Эта поэтическая внимательность в той же мере была свойственна Айзенбергу и к творчеству его поэтического окружения, пусть даже более удаленного, как территориально, так и эстетически.
Айзенберг не только поэт, но еще и пристальный наблюдатель, ему свойственна определенная рефлексия, которая редко встречается у поэтов, занятых прежде всего собой.
Интерес Айзенберга к творчеству современников, выразившийся в его многочисленных статьях и исследованиях, – прямое следствие столь характерного для него внимательного всматривания в замаскированную под обыденность многослойную реальность бытия, из которой вырастает его поэзия, только здесь она перенаправлена на значимый поэтический контекст эпохи.
Наиболее ярко и емко это выразилось в серии статей «Некоторые другие.

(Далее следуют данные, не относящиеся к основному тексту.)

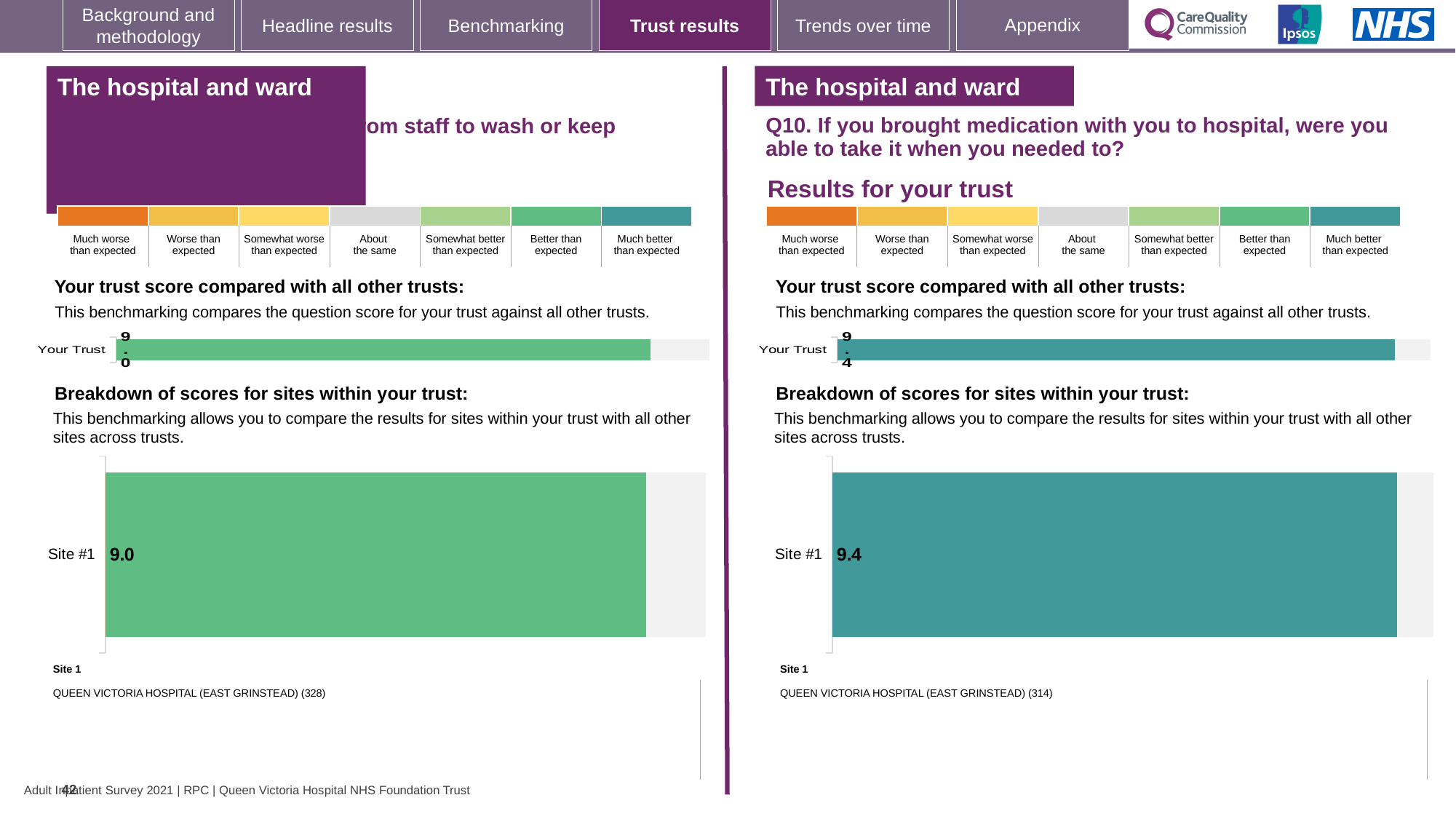
What is the question text shown above the charts on the right-hand side of the slide? Q10. If you brought medication with you to hospital, were you able to take it when you needed to? In the 'Breakdown of scores for sites within your trust' chart on the right-hand side of the slide (Q10), what is the value for Site #1? 9.4 How many sites are shown in the 'Breakdown of scores for sites within your trust' chart on the right-hand side of the slide (Q10)? 1 What kind of chart is used to show the Your Trust score on the right-hand side of the slide (Q10)? Bar chart What kind of chart is used to show the Site #1 score on the left-hand side of the slide? Bar chart Which is larger: the Site #1 score in the left-hand breakdown chart or the Site #1 score in the right-hand (Q10) breakdown chart? The right-hand (Q10) chart On the left-hand side of the slide, what is the score shown for Your Trust in the 'Your trust score compared with all other trusts' chart? 9.0 In the 'Breakdown of scores for sites within your trust' chart on the left-hand side of the slide, what is the value for Site #1? 9.0 Which site is listed as Site 1 below the breakdown chart on the right-hand side of the slide (Q10)? QUEEN VICTORIA HOSPITAL (EAST GRINSTEAD) (314) Is the Your Trust score in the left-hand 'Your trust score compared with all other trusts' chart greater or less than 5? greater What is the difference between the Site #1 score in the right-hand (Q10) breakdown chart and the Site #1 score in the left-hand breakdown chart? 0.4 On the right-hand side of the slide (Q10), what is the score shown for Your Trust in the 'Your trust score compared with all other trusts' chart? 9.4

Вариант хроники: первая версия» (сначала напечатана в журнале «Театр», потом в сборнике «Взгляд свободного художника»), своего рода системы поэтических координат русской неподцензурной поэзии второй половины двадцатого века.
Это и субъективные заметки, как, например, «Похвала российской поэзии» Юрия Иваска, и, в то же время, вполне адекватный экскурс в недавнее поэтическое прошлое.
«Если говорить о стихах вообще, то они, на наш взгляд, самый что ни на есть подлинный и честный фокус. Так что не в фокусе может быть только что-то другое. Например, читательское восприятие. Его действительно не мешает время от времени наводить на резкость. <…>Стихам почему-то необходим разговор о стихах», – говорил Айзенберг на вручении ему Премии Андрея Белого.
И разговор этот не прекратится, пока есть такие собеседники, как Айзенберг.